Even though it has seldom been sighted in the past 90 years, the Jersey Devil enjoys a level of popularity that few other cryptozoological entities can rival. The people of New Jersey consider the legendary creature an unofficial state mascot, and their NHL hockey team is named in its honor.
The Jersey Devil was also featured in the third episode of The X-Files as the series’ first ever “monster of the week,” and a Sony PlayStation game has turned the savage beast into the latest “Sonic the Hedgehog” cutesy video game character.
The Jersey Devil legend dates back to well before the Revolutionary War, and the details of its origin have become understandably vague and mysterious. The story generally goes that in 1735, a woman in the pine barrens of southern New Jersey gave birth to a cursed child.
The mother’s name is often given as Mrs. Leeds, but other accounts say her name was Mrs. Shrouds, and she lived in the town of Leeds Point. One version of the story indicates that the woman had 12 children, and when she found herself pregnant with a thirteenth, she angrily cried, “May the Devil take this one!”
Other variations say that Mrs. Leeds was a witch, or that the Devil was the baby’s father, or that she was simply the despised local slut.
Whatever the reason for her child’s dire fate, it was born a hideous monster. Its freakish anatomy is most often described as the combination of a horse’s head, the wings of a bat, cloven hooves and a serpent’s tail.
The newborn beast supposedly flew off into the woods of the pine barrens (after killing its mother and family, according to some accounts), where it has remained in hiding for hundreds of years. It was originally called the Leeds Devil, and in the 19th century it came to be known as the Jersey Devil.
In 1909, nearly two centuries after the creature’s reputed birth, there came an unexplained rash of sightings that has been dubbed the Jersey Devil’s “finest hour.” In January of that year, the monster would seem to have gone berserk across eastern Pennsylvania and southern New Jersey, with about 100 people in 30 towns saying they saw it over a brief span of about five days.
The first of these sightings took place on January 17 in Bristol, Pennsylvania, when Bristol postmaster E. W. Minister claimed to see a flying monster that had a piercing scream.
The next day, a policeman in Burlington, New Jersey, said he saw a flying creature with glowing eyes. From the surrounding area, reports poured in of similar sightings and strange, unidentifiable hoofprints found in the snow.
On either January 19 or 21, Nelson Evans of Gloucester City reported seeing the Jersey Devil outside his home. “It was about three feet and half high, with a head like a collie dog and a face like a horse,” Evans said. “It had a long neck, wings about two feet long, and its back legs were like those of a crane, and it had horse’s hooves.
It walked on its back legs and held up two short front legs with paws on them. It didn’t use the front legs at all while we were watching. My wife and I were scared, I tell you, but I managed to open the window and say, ‘Shoo!’ and it turned around barked at me, and flew away.” The Jersey Devil illustration shown on this page was a newspaper’s rendering based on Nelson’s description.
The entire region quickly became consumed with a mass hysteria.
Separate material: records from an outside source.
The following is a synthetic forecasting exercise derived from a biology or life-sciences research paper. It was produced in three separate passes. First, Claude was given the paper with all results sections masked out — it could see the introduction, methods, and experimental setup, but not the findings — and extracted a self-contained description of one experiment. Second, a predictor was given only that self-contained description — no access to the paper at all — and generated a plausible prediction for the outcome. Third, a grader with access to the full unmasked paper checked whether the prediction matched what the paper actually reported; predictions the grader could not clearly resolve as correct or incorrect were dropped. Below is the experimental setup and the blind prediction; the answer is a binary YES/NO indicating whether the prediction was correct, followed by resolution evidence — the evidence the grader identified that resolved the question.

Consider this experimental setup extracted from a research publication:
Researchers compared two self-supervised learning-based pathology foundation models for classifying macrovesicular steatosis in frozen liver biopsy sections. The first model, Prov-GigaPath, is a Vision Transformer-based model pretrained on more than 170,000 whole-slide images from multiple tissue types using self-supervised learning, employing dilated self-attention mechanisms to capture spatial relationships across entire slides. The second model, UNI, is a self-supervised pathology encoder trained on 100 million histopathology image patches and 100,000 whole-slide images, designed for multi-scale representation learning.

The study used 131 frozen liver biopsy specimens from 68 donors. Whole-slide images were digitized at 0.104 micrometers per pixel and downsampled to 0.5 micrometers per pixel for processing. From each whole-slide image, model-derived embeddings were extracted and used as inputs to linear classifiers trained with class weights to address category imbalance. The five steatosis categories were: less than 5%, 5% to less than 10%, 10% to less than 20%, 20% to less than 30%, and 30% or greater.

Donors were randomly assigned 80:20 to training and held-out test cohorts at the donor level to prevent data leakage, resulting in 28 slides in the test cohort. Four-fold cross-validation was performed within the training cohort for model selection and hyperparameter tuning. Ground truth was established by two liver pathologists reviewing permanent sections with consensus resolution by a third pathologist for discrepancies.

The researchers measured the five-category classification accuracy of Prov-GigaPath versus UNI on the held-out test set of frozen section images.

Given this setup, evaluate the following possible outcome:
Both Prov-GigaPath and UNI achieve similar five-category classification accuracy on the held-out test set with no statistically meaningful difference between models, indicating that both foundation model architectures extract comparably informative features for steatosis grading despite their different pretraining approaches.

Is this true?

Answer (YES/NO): NO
Area schools and businesses closed in the interests of public safety, and newspapers and zoos placed bounties on the Jersey Devil’s head.
Con-artists began to get in on the action, as in the case of Jacob Hope and Norman Jeffries, who hoaxed a capture of the monster. They charged admission for a peek at a kangaroo they had disguised with green paint, feathers and antlers.
A dramatic showdown reportedly took place on January 21 in West Collingswood, when the town’s fire department is said to have confronted the monster and sprayed it with their firehoses as it swooped menacingly over them.
The next morning, Mrs. Sorbinski of Camden said she saw the Jersey Devil attack her dog. This report marked the end of the 1909 rampage. There was one more sighting in February, and only a few scattered reports in the years since.
The Jersey Devil would most likely be nothing more than an obscure piece of colonial folklore today, if not for the unexplained sightings of 1909. No one can say what made so many people have such similar sightings if the monster was not real.
The most reasonable explanation, unlikely as it may seem, is that the phenomenon was purely psychological, and mass hysteria led people to see something that wasn’t there.
Hoofprints and other evidence could have been faked or misidentified, and no animal could possibly move fast enough to cover the vast geographical area of the 1909 sightings. Unless, of course, there’s a whole colony of Devils hiding out there in the Jersey pine barrens.